Watchdog timer
The IBM® MQ Appliance has a baseboard management controller (BMC) that provides a watchdog timer.
The watchdog timer allows you to detect and recover from a serious malfunction on the appliance, even if the appliance is at a remote location. When the appliance is running normally, the appliance firmware informs the BMC that all is well every few seconds.
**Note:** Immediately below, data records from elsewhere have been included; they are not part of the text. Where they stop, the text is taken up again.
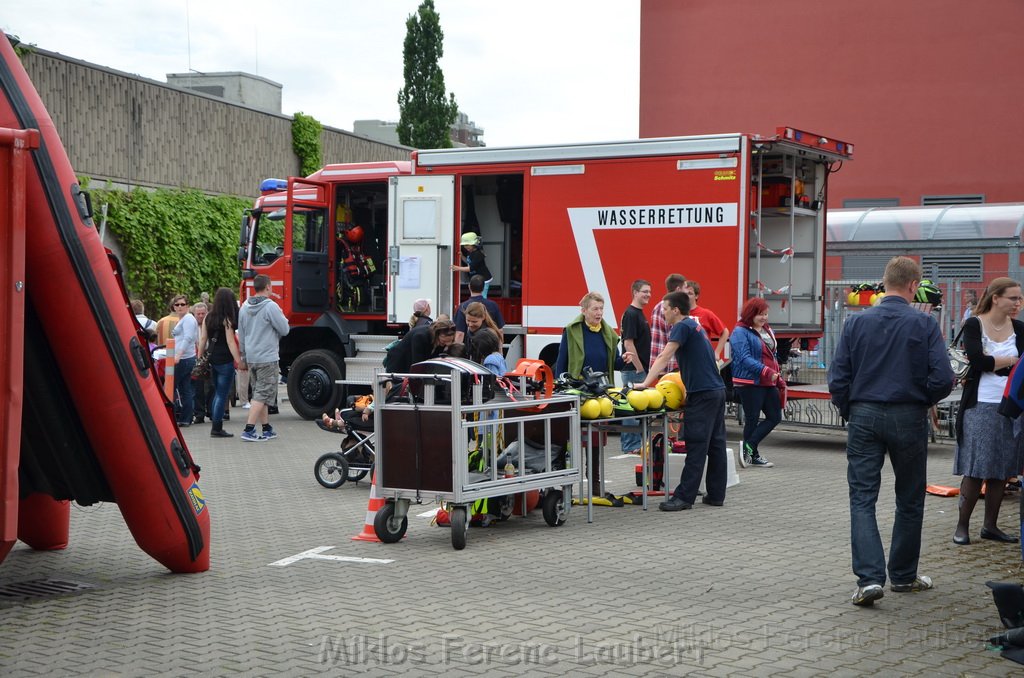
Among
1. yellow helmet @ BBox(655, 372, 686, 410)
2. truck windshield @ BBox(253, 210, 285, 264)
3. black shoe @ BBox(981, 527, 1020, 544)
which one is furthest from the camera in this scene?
truck windshield @ BBox(253, 210, 285, 264)

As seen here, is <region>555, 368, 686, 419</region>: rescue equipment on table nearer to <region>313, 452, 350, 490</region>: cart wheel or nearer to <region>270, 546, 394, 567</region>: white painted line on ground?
<region>270, 546, 394, 567</region>: white painted line on ground

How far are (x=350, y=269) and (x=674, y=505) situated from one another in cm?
849

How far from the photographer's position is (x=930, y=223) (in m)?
21.3

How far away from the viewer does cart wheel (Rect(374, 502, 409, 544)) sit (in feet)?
25.9

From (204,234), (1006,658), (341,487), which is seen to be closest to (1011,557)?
(1006,658)

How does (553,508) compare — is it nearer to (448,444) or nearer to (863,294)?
(448,444)

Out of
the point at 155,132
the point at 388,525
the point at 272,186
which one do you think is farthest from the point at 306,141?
the point at 388,525

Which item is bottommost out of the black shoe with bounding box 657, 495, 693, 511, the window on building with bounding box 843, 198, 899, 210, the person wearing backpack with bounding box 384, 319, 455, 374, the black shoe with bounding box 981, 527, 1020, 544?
the black shoe with bounding box 657, 495, 693, 511

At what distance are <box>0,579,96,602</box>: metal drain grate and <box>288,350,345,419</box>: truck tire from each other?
366 inches

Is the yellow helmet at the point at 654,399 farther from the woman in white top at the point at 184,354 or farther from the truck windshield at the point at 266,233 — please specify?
the truck windshield at the point at 266,233

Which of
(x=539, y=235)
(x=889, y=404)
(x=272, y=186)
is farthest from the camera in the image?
(x=272, y=186)

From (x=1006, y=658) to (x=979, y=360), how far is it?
2.87 m

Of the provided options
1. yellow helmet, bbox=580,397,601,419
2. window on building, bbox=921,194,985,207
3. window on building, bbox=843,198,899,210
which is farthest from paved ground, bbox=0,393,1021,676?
window on building, bbox=843,198,899,210

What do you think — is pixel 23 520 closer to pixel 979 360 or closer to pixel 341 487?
pixel 341 487
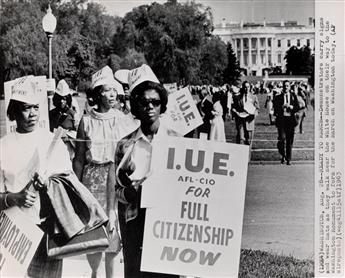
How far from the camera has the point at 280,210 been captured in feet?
8.78

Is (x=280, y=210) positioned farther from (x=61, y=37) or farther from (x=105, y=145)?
(x=61, y=37)

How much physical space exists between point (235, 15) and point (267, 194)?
709mm

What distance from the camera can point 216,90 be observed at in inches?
106

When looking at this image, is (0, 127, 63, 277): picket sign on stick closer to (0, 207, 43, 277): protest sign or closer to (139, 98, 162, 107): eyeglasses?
(0, 207, 43, 277): protest sign

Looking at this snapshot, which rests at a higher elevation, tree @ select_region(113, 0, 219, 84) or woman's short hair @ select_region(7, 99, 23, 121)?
tree @ select_region(113, 0, 219, 84)

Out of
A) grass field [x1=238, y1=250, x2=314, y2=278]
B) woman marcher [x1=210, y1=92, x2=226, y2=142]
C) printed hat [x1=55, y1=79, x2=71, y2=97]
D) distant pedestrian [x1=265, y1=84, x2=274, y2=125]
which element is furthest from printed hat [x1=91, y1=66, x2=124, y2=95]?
grass field [x1=238, y1=250, x2=314, y2=278]

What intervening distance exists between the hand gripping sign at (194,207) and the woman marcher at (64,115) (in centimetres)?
33

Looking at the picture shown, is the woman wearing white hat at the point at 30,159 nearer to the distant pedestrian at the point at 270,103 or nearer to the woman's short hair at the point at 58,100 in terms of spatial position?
the woman's short hair at the point at 58,100

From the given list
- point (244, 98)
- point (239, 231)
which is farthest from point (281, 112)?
point (239, 231)

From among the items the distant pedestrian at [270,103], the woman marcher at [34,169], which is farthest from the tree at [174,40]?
the woman marcher at [34,169]

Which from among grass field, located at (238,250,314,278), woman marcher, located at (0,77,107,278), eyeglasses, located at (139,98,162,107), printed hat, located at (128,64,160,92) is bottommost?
grass field, located at (238,250,314,278)

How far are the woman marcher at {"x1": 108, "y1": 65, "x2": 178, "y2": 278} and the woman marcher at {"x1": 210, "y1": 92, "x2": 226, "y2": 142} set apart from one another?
17 cm

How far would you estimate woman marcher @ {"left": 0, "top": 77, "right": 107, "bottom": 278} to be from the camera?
2682 mm

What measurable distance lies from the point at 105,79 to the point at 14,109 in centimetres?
39
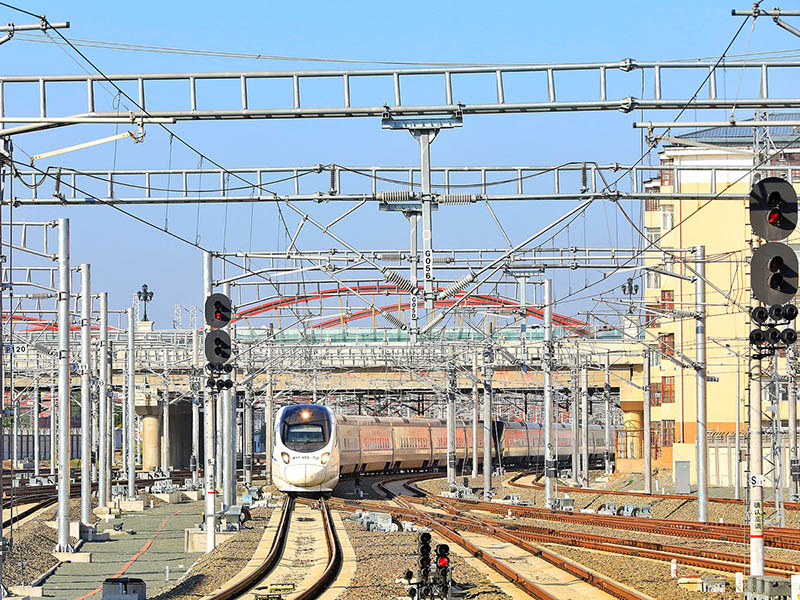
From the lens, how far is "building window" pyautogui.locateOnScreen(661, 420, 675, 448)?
66.3 m

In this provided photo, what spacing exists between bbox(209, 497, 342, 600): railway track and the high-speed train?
11.4 meters

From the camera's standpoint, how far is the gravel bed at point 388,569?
62.9 feet

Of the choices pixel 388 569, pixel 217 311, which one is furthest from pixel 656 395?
pixel 388 569

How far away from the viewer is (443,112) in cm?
1969

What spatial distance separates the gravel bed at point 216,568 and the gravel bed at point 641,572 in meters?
6.52

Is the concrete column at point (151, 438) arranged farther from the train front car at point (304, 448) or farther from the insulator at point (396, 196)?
the insulator at point (396, 196)

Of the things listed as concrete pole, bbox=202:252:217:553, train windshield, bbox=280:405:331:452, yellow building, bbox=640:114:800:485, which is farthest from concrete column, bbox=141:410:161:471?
concrete pole, bbox=202:252:217:553

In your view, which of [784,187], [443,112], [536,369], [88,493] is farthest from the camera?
[536,369]

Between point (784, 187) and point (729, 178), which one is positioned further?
point (729, 178)

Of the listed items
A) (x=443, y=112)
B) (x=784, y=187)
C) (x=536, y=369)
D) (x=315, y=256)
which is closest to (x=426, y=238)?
(x=443, y=112)

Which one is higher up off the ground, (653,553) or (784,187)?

If the BMC receives no such notification for a specified time (by default, twenty minutes), it restarts the appliance.
If you want to change the default behavior of the watchdog timer, or implement some of the other available features, you can configure the BMC.
You use the Intelligent Platform Management Interface (IPMI) to configure the BMC. Commands that are sent over IPMI are independent of the appliance CPU, firmware, and operating system. The BMC can still be accessed when the appliance is powered off (provided that it is plugged into power).
You must meet the following requirements before you can configure the BMC:
- You must use the mgt0 interface on the appliance for your IPMI connection, see IPMI LAN channel commands.
- You must create a special IPMI user, IPMI user commands.
- You require a remote system, for example a Linux® host, running a suitable IPMI client. (The examples use a Linux command line IPMI client called ipmitool, see https://linux.die.net/man/1/ipmitool).
Examples
The following examples show basic watchdog timer configuration, by using ipmitool commands.
ipmitool -L operator -I lanplus -H ipmi_channel_IP -U ipmi_user
-P ipmi_password mc watchdog get
- ipmi_channel_IP is the IP address that you allocated to the appliance when you configured the IPMI interface on mgt0.
- ipmi_user is the name of the ipmi user that you configured on the appliance.
- ipmi_password is the password for the ipmi user.
Watchdog Timer Use: SMS/OS (0x44)
Watchdog Timer Is: Started/Running
Watchdog Timer Actions: Hard Reset (0x01)
Pre-timeout interval: 0 seconds
Timer Expiration Flags: 0x00
Initial Countdown: 1200 sec
Present Countdown: 1199 sec
- Watchdog Timer Is
- Reports the current running state of the watchdog timer.
- Watchdog Timer Action
- Describes what is done when the timer reaches 0. The default is to restart the appliance.
- Initial Countdown
- The total timer wait time.
- Present Countdown
- The current timer value.
ipmitool -L operator -I lanplus -H ipmi_channel_IP -U ipmi_user
-P ipmi_password mc watchdog off
Watchdog Timer Shutoff successful -- timer stopped
ipmitool -L operator -I lanplus -H ipmi_channel_IP -U ipmi_user
-P ipmi_password mc reset warm
Sent warm reset command to MC